- **Exercise**: Return verbatim everything from the line containing "Which occupies the" down through the last line of the records below, with both ends included.

[BEGIN Information shown]

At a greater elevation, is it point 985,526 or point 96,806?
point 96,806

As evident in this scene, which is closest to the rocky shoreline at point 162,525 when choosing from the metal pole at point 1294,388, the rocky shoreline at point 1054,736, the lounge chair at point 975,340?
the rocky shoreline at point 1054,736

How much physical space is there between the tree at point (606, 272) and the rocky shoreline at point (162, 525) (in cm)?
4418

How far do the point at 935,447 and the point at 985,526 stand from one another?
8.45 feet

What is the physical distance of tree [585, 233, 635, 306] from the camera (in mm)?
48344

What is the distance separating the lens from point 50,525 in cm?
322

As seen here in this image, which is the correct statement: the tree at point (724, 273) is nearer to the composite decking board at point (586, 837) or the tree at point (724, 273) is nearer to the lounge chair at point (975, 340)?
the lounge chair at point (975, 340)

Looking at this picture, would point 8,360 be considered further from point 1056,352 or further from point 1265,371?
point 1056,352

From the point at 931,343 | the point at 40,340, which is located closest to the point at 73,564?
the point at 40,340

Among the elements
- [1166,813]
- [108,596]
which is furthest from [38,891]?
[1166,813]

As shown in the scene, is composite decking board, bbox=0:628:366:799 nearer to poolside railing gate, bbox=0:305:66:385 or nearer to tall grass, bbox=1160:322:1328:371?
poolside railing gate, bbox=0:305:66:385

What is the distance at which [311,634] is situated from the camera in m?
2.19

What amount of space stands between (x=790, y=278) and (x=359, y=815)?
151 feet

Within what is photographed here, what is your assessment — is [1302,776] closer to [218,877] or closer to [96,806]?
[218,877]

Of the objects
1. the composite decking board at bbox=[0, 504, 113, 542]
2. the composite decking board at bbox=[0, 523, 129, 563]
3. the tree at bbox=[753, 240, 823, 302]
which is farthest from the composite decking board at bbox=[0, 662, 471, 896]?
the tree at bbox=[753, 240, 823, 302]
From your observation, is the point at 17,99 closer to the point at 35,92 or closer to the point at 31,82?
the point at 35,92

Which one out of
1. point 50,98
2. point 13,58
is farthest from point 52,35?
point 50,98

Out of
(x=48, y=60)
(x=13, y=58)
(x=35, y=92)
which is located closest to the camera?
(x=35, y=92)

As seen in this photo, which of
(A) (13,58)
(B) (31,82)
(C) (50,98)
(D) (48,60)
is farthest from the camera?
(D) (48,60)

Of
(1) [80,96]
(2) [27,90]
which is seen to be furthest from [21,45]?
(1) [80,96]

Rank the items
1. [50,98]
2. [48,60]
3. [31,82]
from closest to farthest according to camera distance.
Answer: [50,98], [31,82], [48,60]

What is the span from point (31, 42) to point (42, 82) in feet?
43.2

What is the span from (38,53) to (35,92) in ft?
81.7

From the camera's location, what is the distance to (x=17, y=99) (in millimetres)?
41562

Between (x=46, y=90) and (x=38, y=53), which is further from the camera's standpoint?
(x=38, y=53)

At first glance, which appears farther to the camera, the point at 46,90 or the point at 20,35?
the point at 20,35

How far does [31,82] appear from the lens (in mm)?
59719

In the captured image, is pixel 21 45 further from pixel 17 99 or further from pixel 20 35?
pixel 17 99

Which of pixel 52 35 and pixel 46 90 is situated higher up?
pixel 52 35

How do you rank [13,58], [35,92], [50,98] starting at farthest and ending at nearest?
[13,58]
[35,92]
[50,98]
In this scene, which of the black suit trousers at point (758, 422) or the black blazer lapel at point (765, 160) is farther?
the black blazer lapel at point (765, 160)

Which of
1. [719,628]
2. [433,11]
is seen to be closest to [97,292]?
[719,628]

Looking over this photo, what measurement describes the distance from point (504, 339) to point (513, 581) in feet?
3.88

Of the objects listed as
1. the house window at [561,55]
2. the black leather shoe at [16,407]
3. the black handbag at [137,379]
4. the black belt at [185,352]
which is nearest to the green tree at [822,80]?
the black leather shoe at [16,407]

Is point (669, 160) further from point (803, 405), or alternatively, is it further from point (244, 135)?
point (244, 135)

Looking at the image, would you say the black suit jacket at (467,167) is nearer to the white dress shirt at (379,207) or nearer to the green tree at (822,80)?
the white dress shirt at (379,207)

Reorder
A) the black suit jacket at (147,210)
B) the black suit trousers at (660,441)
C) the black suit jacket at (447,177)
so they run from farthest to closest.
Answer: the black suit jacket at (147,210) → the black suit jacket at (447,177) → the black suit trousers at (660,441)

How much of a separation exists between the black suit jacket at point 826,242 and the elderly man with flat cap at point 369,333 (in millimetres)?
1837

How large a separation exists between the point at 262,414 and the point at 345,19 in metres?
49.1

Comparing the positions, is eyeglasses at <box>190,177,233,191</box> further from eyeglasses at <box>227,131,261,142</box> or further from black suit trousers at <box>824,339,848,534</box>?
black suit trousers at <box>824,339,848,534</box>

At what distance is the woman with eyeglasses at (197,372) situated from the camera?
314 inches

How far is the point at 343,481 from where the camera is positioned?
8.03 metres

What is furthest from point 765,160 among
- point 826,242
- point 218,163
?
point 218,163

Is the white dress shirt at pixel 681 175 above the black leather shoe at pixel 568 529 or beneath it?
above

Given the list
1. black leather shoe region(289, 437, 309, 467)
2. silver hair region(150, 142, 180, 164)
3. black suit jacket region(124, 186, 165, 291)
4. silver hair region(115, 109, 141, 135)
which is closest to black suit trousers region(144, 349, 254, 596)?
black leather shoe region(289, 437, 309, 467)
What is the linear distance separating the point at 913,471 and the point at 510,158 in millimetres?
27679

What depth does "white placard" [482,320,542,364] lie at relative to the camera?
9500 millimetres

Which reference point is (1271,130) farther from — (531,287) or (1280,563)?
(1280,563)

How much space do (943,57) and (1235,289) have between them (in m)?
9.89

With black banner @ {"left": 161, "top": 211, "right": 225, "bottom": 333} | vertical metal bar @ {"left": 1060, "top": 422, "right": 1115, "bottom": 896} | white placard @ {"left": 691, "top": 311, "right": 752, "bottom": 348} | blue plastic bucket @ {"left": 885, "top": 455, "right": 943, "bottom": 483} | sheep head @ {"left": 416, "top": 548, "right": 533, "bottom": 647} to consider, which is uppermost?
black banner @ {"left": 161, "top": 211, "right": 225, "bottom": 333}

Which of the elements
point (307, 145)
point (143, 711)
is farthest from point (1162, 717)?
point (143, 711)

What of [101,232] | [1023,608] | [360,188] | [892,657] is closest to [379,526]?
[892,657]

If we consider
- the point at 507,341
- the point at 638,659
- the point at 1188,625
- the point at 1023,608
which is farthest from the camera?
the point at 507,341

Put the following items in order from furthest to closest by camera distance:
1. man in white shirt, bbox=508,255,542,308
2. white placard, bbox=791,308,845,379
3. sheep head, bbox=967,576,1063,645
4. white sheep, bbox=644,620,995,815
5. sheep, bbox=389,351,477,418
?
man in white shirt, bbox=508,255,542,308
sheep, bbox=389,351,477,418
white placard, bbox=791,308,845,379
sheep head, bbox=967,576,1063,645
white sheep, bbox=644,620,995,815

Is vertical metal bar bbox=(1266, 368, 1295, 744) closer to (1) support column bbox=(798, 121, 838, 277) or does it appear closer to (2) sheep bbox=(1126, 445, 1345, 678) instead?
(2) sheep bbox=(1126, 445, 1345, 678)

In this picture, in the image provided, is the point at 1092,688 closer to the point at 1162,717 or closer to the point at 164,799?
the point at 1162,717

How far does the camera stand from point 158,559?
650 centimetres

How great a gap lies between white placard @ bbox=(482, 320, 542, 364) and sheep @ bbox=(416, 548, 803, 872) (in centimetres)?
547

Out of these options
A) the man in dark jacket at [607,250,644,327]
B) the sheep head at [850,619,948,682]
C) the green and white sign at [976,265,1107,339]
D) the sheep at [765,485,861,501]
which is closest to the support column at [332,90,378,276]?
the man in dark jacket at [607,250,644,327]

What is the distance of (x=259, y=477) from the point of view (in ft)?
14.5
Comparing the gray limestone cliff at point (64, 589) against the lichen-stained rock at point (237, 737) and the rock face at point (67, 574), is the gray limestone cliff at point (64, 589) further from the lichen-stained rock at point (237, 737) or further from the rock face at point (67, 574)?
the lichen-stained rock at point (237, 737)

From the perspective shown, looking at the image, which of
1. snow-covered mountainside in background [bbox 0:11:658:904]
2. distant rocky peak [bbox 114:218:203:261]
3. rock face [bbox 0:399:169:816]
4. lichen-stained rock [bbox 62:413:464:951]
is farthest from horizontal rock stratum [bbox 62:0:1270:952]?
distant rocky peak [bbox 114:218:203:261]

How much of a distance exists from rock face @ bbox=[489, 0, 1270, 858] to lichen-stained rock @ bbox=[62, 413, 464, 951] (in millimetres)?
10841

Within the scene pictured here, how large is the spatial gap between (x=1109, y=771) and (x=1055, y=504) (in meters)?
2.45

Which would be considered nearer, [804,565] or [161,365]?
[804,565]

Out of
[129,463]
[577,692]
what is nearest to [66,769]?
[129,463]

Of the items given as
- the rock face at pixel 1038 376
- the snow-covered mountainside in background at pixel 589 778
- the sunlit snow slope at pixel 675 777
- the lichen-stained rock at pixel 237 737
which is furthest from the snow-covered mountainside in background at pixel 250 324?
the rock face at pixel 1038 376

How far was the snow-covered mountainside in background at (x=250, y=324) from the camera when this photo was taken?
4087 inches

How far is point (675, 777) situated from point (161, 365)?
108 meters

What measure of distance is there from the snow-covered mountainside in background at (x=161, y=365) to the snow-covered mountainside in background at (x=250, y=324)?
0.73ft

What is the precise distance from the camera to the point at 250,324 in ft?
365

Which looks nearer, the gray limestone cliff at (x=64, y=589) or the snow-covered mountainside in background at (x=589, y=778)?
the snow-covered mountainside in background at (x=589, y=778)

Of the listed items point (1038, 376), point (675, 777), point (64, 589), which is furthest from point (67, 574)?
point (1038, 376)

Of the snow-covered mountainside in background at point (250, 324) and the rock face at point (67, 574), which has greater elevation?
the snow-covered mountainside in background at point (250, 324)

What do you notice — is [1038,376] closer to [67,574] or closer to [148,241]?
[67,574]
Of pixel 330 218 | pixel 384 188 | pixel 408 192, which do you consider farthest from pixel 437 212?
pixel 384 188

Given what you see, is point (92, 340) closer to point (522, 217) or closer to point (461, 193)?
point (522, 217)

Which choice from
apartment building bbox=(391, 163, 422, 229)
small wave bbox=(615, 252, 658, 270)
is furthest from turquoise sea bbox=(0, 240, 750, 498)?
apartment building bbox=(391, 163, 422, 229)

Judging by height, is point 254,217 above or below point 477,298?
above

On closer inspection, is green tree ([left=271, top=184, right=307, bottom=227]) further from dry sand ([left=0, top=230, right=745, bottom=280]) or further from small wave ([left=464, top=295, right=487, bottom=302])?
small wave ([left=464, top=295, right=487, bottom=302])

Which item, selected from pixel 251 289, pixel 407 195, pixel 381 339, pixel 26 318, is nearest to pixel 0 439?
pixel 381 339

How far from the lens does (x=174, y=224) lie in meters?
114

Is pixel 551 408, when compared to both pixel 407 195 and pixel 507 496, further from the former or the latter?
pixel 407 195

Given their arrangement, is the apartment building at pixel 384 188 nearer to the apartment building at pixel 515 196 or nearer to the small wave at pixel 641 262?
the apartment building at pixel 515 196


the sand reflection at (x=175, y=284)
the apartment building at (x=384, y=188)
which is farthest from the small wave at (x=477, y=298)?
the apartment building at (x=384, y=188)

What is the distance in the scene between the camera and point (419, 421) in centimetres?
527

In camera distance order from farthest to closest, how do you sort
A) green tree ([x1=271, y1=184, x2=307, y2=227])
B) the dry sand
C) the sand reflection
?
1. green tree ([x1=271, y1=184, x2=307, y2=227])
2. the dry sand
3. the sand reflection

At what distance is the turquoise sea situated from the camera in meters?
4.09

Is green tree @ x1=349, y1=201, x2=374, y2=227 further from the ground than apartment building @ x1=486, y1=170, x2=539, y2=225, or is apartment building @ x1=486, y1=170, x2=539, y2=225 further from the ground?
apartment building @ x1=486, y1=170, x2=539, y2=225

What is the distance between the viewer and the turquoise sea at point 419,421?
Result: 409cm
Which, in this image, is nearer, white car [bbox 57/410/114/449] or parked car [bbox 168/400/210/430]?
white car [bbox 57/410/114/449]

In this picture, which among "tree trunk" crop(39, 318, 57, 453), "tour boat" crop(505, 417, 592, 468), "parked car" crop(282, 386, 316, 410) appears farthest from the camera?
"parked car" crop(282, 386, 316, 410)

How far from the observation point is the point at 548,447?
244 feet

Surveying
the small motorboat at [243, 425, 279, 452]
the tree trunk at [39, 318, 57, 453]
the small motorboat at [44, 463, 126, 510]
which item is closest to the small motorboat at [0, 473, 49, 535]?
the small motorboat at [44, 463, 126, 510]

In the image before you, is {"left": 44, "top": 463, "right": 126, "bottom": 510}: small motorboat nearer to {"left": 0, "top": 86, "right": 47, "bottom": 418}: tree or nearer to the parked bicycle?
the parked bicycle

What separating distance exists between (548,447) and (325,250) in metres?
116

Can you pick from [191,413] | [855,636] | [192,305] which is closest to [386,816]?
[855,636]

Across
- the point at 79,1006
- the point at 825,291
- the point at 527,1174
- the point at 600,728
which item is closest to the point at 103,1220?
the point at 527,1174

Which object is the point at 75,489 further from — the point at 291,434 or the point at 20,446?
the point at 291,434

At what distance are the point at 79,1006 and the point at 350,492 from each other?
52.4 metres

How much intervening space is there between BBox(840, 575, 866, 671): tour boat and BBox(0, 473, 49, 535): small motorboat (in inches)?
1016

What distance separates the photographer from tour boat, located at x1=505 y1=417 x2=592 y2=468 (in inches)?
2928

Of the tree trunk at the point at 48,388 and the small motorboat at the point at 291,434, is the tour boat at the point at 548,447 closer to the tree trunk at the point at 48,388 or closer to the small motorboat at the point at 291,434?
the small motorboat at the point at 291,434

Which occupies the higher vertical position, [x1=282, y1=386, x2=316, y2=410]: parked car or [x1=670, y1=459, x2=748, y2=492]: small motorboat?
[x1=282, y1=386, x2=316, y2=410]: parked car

[END Information shown]

- **Reply**:
Which occupies the higher vertical position, [x1=282, y1=386, x2=316, y2=410]: parked car or [x1=670, y1=459, x2=748, y2=492]: small motorboat?
[x1=282, y1=386, x2=316, y2=410]: parked car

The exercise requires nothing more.